EXCERPT PROVIDED:
Technology index alert: The new kid on the playground
Pluralsight, the enterprise technology learning platform, announced the launch of the Pluralsight Technology Index that ranks the demand for skills in certain technologies. Here we offer an introduction in the methodology behind the new index and take a look at some interesting results.
Having spent the majority of my 20s in university programmes, I’ve come to appreciate a well-established research and to distrust or at least be skeptical towards studies with limited data sources.
This is why the academic that lives inside me was so pleased after reading the newly established Puralsight Technology Index. With a variety of data sources, well defined and executed methodology, I predict a bright future for this young Padawan!
Since this index has just been released, I find it important to understand the goals and methodology behind its creation.
Strong with the force this one is
Pluralsight Technology Index (PTI) was established by Pluralsight, an enterprise technology learning platform that aims to deliver a unified, end-to-end learning experience for companies worldwide.
PTI itself aims to paint the picture of the technology ecosystem by ranking 300+ software development technologies in terms of popularity/engagement. The goal of the index is to provide enterprises and individuals with the data they need in order to decide if an investment in a particular technology is worth their time and resources and for that reason, it will be updated monthly.

YOUR ASSIGNMENT:
Transcribe, word for word, the stretch of the Pluralsight Technology Index article from "Since this index" through "for companies worldwide.".

PROVIDED INFORMATION:

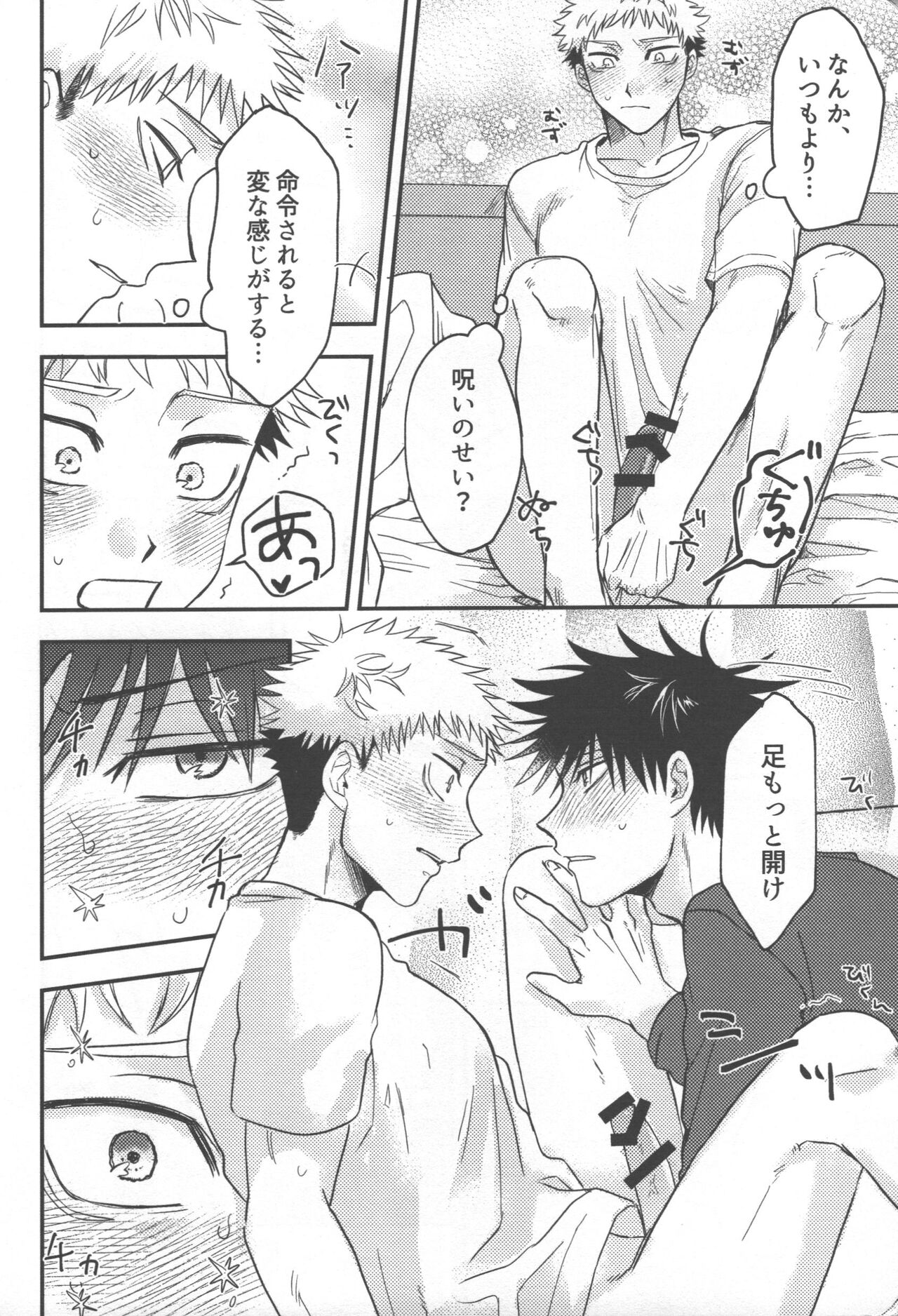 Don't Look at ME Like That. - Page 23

...

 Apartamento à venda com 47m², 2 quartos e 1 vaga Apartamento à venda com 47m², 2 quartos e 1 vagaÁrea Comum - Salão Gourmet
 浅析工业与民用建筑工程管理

WRITTEN REPLY:
Since this index has just been released, I find it important to understand the goals and methodology behind its creation.
Strong with the force this one is
Pluralsight Technology Index (PTI) was established by Pluralsight, an enterprise technology learning platform that aims to deliver a unified, end-to-end learning experience for companies worldwide.